▶ **WRITTEN TASK A**
From the Larry Baker interview, reproduce the passage that runs from "I can't remember" up to and including "Thank you, Larry!".
▶ **WRITTEN TASK B**
According to the Larry Baker interview, who reads the thousands of journal and diary pages that Ellie has written?

Monday, September 25, 2017

Insane obsession? You know I am so THERE. Larry Baker talks about his latest novel, FROM A DISTANCE, writing from the point of view of a dead woman, and so much more







I can't remember where or when I started to know Larry Baker, only that I'm glad that I do. Maybe we grew up together in an alternative reality, because it really feels that way. And I'm thrilled to host him here for his gripping new novel FROM A DISTANCE.  Larry's the author of The Education of Nancy Adams, Love and Other Delusions, A Good Man and Athens, America.

I'm so jazzed you are here!  Thank you, Larry!


Q:  What’s FROM A DISTANCE about?
A:   Love, Sex, and Death? The usual trifecta of life. Not just love, but insane obsession. Not just sex, but illicit and sometimes violent sex. Not just death, but the voice of a dead woman. Alternating chapters tell the story of a 30-year affair between a man and woman who met as children in Charleston. From different social classes. Bobby was a pampered only child. Ellie was a sexually abused step-daughter. She lies to him, but he finds out about her brutal home life, and he tries to rescue her, only to be left beaten and physically scarred for life. His father has her institutionalized, and Bobby flees to New York City. But they never stop loving each other. She remains his secret, even though she comes to live with him in the mythic Windsor Building in NYC. It is left to Bobby’s assistant editor Sally to uncover the truth as she reads the thousands of journal and diary pages that Ellie has written over her life. At the end, it is also left to Sally to literally write the final chapter of Bobby and Ellie’s story. 
Q:  What compelled you to write FROM A DISTANCE?

▶ **SOURCE INFORMATION**

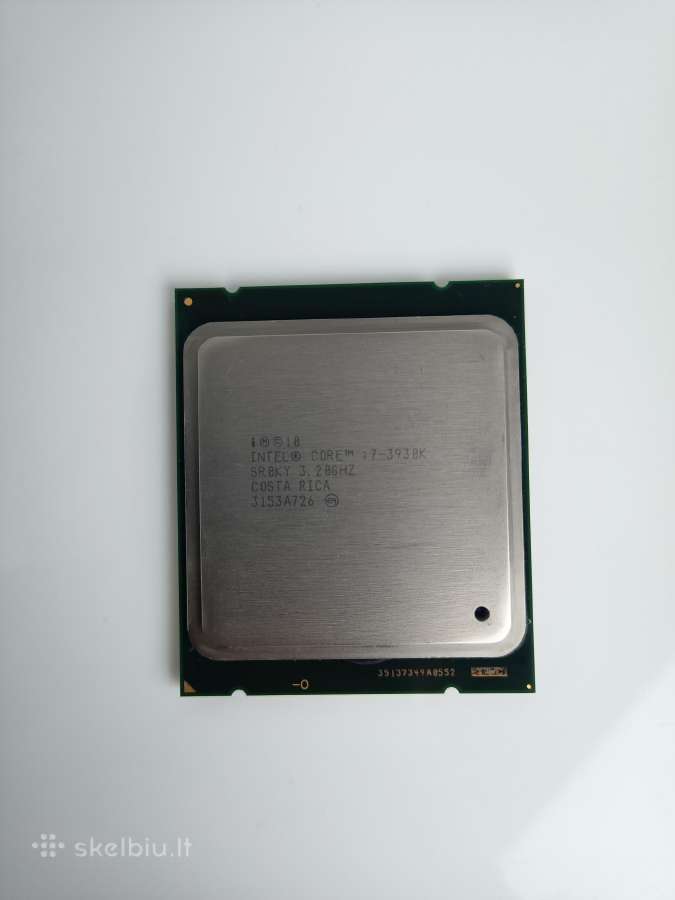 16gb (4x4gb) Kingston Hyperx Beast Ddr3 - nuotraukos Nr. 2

...

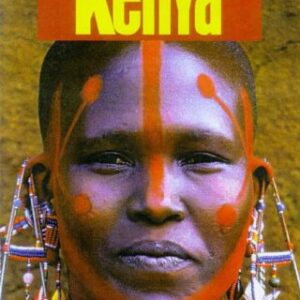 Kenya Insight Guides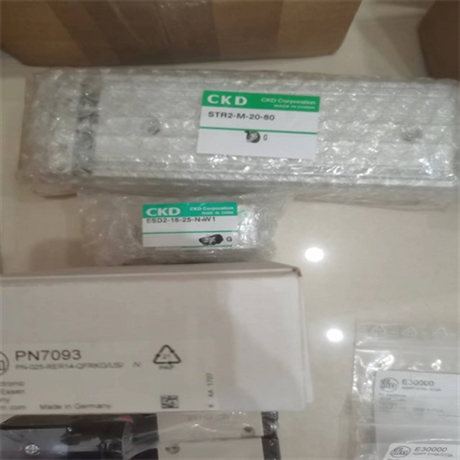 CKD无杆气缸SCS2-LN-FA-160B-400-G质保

▶ **EXERCISE OUTPUT A**
I can't remember where or when I started to know Larry Baker, only that I'm glad that I do. Maybe we grew up together in an alternative reality, because it really feels that way. And I'm thrilled to host him here for his gripping new novel FROM A DISTANCE.  Larry's the author of The Education of Nancy Adams, Love and Other Delusions, A Good Man and Athens, America.

I'm so jazzed you are here!  Thank you, Larry!

▶ **EXERCISE OUTPUT B**
Bobby's assistant editor, Sally.